The start of our walks are always meeting and playing with other dogs on the green. Love it, and it's so good for them to play with all kinds of breeds. Daisy's friends are rather yummy it has to be said. 

Karen xx


----------



## Sezra (May 20, 2011)

Cockapoodledoo said:


> ........but how obedient! Clever Daisy.
> 
> The start of our walks are always meeting and playing with other dogs on the green. Love it, and it's so good for them to play with all kinds of breeds. Daisy's friends are rather yummy it has to be said.
> 
> Karen xx


She is brilliant ! I am just waiting for the teenage stage when she starts to ignore me again! Max is a bit like that at the moment, but he is lovely!  

It was funny because Daisy and Max had been out together for three mornings in a row and then we went out with Lexi and her owner that evening. Lexi tells Max off if he gets a bit rough by barking at him. When she told him off, it didnt matter what Daisy was doing she went over to Lexi and barked at her as if to say 'Don't bark at my friend'!  I didn't tell Daisy that actually Lexi and Max had been friends for quite some time!  She must be quite taken with him!


----------



## JoJo (Mar 2, 2011)

I love doggy play dates  

Daisy is fab and I love her friends too .... You are lucky have cockapoos friends near by.. so nice for Daisy ...


----------



## caradunne (Nov 29, 2010)

Really lovely picture, looks like fun.


----------



## Rufini (Sep 9, 2011)

aw so cute! I can't wait to do this with Vincent  

Daisy is so big!

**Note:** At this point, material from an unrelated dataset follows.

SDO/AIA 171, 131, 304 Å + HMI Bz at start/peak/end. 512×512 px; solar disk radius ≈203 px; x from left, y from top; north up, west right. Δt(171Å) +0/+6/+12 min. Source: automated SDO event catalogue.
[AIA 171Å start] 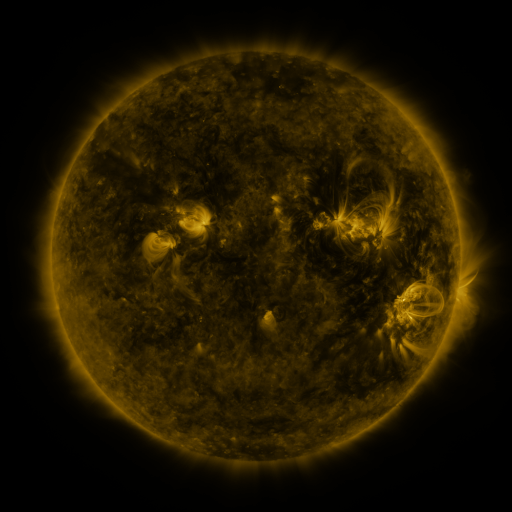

And I love her fur  lovely!! :love-eyes:


----------



## ali-s.j. (Jun 6, 2011)

Ah, that's lovely, Daisy has grown loads


----------



## Sezra (May 20, 2011)

Yes she has grown! 

Her coat is lovely but she doesn't like being brushed!  The other Cockapoo Mums trim their dogs so I think I am going to see if I can get some trimming advice from them. I am trying to trim around Daisy's eyes but she hates it! 

Her and Lexi have a similar coat but Max is much curlier and denser, really fabulous all of them!


----------



## Jedicrazy (Apr 26, 2011)

Great video Sarah, Daisy is looking fab! So glad she ended up with you.


----------



## Sezra (May 20, 2011)

Oh thank you, that is really kind! I am glad she ended up with me aswell! 

How is Obi today?


----------



## Jedicrazy (Apr 26, 2011)

Doing brilliantly - the steroids are really working! He greeted me with a rub this morning and he is letting me gently stoke his back and body....cuddle time is coming :hug:


----------



## Sezra (May 20, 2011)

Jedicrazy said:


> Doing brilliantly - the steroids are really working! He greeted me with a rub this morning and he is letting me gently stoke his back and body....cuddle time is coming :hug:


That is lovely, I am so pleased for you both. xxxx


----------



## M&M's mummy (Jul 12, 2011)

awww hasn't she grown and she looks such a happy girl.

I love to see dogs playing together.


----------